Differentiation through distribution, including distribution via mail order or through internet shopping, such as Amazon.com, which differentiates itself from traditional bookstores by selling online.
Firms are price makers and are faced with a downward sloping demand curve. Because each firm makes a unique product, it can charge a higher or lower price than its rivals. The firm can set its own price and does not have to ‘take' it from the industry as a whole, though the industry price may be a guideline, or becomes a constraint. This also means that the demand curve will slope downwards.
Firms operating under monopolistic competition usually have to engage in advertising. Firms are often in fierce competition with other (local) firms offering a similar product or service, and may need to advertise on a local basis, to let customers know their differences. Common methods of advertising for these firms are through local press and radio, local cinema, posters, leaflets and special promotions.
Monopolistically competitive firms are assumed to be profit maximisers because firms tend to be small with entrepreneurs actively involved in managing the business.
There are usually a large numbers of independent firms competing in the market.
At profit maximisation, MC = MR, and output is Q and price P. Given that price (AR) is above ATC at Q, supernormal profits are possible (area PABC).
As new firms enter the market, demand for the existing firm’s products becomes more elastic and the demand curve shifts to the left, driving down price. Eventually, all super-normal profits are eroded away.
Super-normal profits attract in new entrants, which shifts the demand curve for existing firm to the left. New entrants continue until only normal profit is available. At this point, firms have reached their long run equilibrium.
Clearly, the firm benefits most when it is in its short run and will try to stay in the short run by innovating, and further product differentiation.
Examples of monopolistic competition can be found in every high street.

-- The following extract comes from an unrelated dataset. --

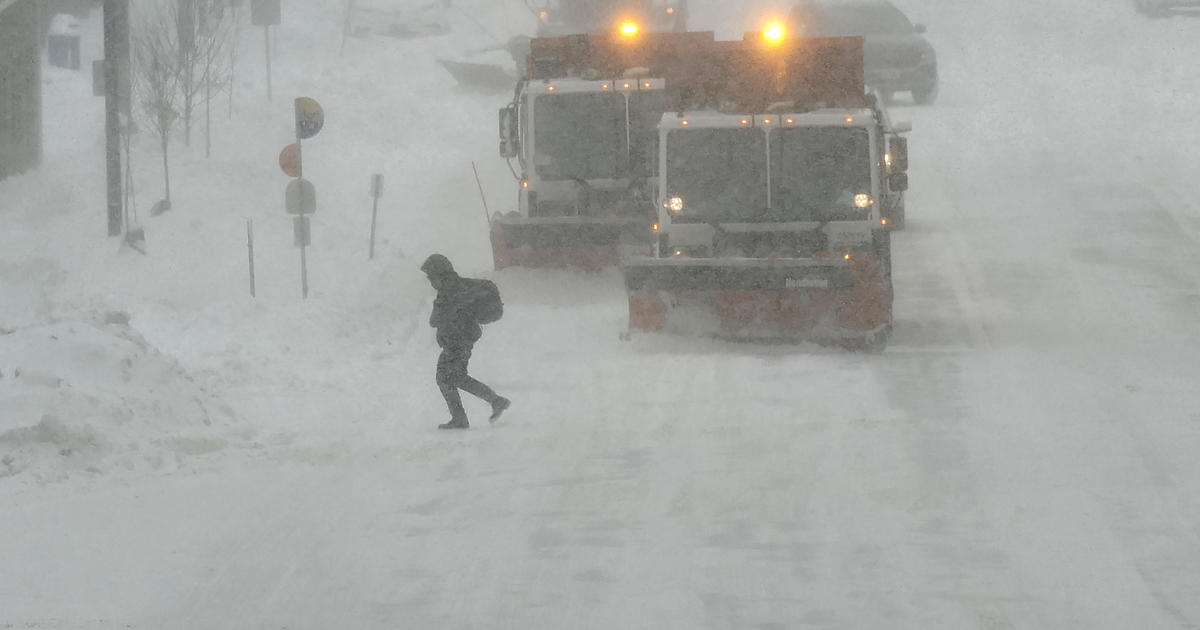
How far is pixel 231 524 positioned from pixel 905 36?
2392cm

Monopolistically competitive firms are most common in industries where differentiation is possible, such as:
The restaurant business
Hotels and pubs
General specialist retailing
Consumer services, such as hairdressing
The existence of monopolistic competition partly explains the survival of small firms in modern economies. The majority of small firms in the real world operate in markets that could be said to be monopolistically competitive.
Monopolistic competition can bring the following advantages:
Differentiation creates diversity, choice and utility. For example, a typical high street in any town will have a number of different restaurants from which to choose.
The market is more efficient than monopoly but less efficient than perfect competition - less allocatively and less productively efficient. However, they may be dynamically efficient, innovative in terms of new production processes or new products. For example, retailers often constantly have to develop new ways to attract and retain local custom.
There are several potential disadvantages associated with monopolistic competition, including:
Some differentiation does not create utility but generates unnecessary waste, such as excess packaging. Advertising may also be considered wasteful, though most is informative rather than persuasive.
As the diagram illustrates, assuming profit maximisation, there is allocative inefficiency in both the long and short run. This is because price is above marginal cost in both cases. In the long run the firm is less allocatively inefficient, but it is still inefficient.
The firm is allocatively and productively inefficient in both the long and short run.
There is a tendency for excess capacity because firms can never fully exploit their fixed factors because mass production is difficult. This means they are productively inefficient in both the long and short run. However, this is may be outweighed by the advantages of diversity and choice.
As an economic model of competition, monopolistic competition is more realistic than perfect competition - many familiar and commonplace markets have many of the characteristics of this model.